Sandy Douglas: John, it’s Sandy. Let me come at this a couple of ways, and then I’ll ask John Howard to add to my comments. Definitely, we saw an out-of-pattern increase in procurement gains beginning in January of ’22 and that lasted (ph) for a year before the year-over-year disinflation started and that generated numbers in line with your estimates. And that was the out-of-pattern part. You’ve got really two things going on there. You’ve got actual price increase events both the frequency and depth, and then you have promotions. And we saw a decline in promotions while prices were going way up. What we expect to happen is that as price increase events decline, we expect promotions to come back, although they’ve done so very slowly.

But as we look forward and we see units continuing to be soft, the consumer to be stressed, and inflation now returning to lower levels, we definitely expect consumer products companies to start promoting more. They’ll need to in order to drive sales and so we’ll see a positive there. The out-of-pattern high number of price events have kind of returned back to more normal levels. We’re still cycling the higher ones as John mentioned in his comments. But net-net-net from a run rate perspective, we’d expect that to be slightly positive as promotions come back. John, do you want to add anything?

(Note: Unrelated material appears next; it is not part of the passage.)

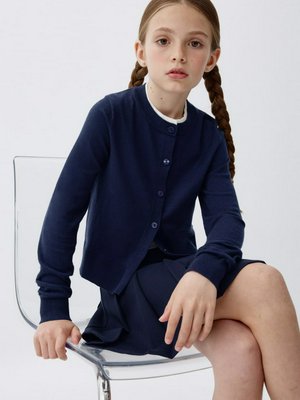 Кардиган с двойным воротником для девочек, арт. 12071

John Howard: No. I think that’s spot-on. The only thing just to put some numbers around that ’23 to ’24 impact, it’s going to be about $125 million that we’ve, of course, factored into our guidance. And most of that is going to be in the first two quarters of FY ’24 as we cycle those gains that were still happening in the first half of FY ’23.

John Heinbockel: Great. And then maybe second thing right, so leverage is going to go from 3 times to 4 times returns this year. You’d say that’s temporary. Yeah, I think there was some commentary with the — with the Board changes of strengthening the balance sheet. So do you feel a need to do that urgently? And then what do you do? I know you securitized receivables before. I don’t know if you want to do that. I don’t know if you want to sell retail at a low level. I don’t know what the options are, right, to strengthen the balance sheet short term.

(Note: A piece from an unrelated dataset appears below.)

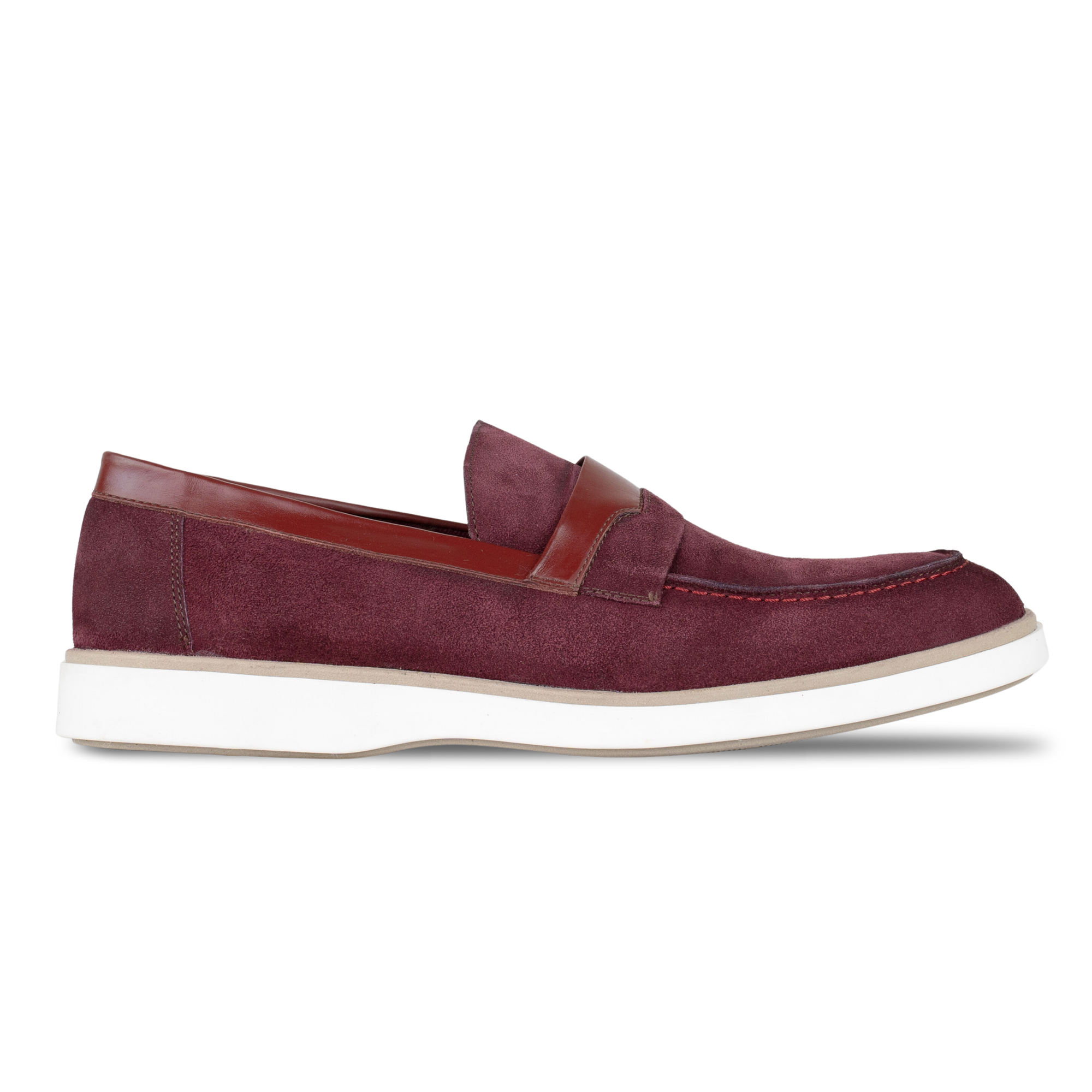 Phelps: Mocassin Homme - Daim Bordeaux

Sandy Douglas: Hey, John. I’ll answer that strategically, and I’ll let John pick apart the pieces. The refreshment of our Board from our point of view is going to strengthen our offense. We have a transformation plan and the strategy that we’re investing in and that we are excited about and confident that it’s going to make a significant difference. Now, we’re in the investment phase. So it is obviously out there in the future that the benefits will come. But I think as a Board, new members and old members alike, we are aligned on the importance of that. With the financial review with the new Board and the new skill sets, it’s just going to help us make sure that we’re sweating every decision we make in the most detailed way to ensure that not only are we driving the transformation strategy, but we’re also maximizing returns to shareholders on a strong basis.

We have strong liquidity. We have the resources we need to invest in the plan, but we want to make sure that every stakeholder of ours, customers, suppliers, and shareholders are getting the best possible return. John?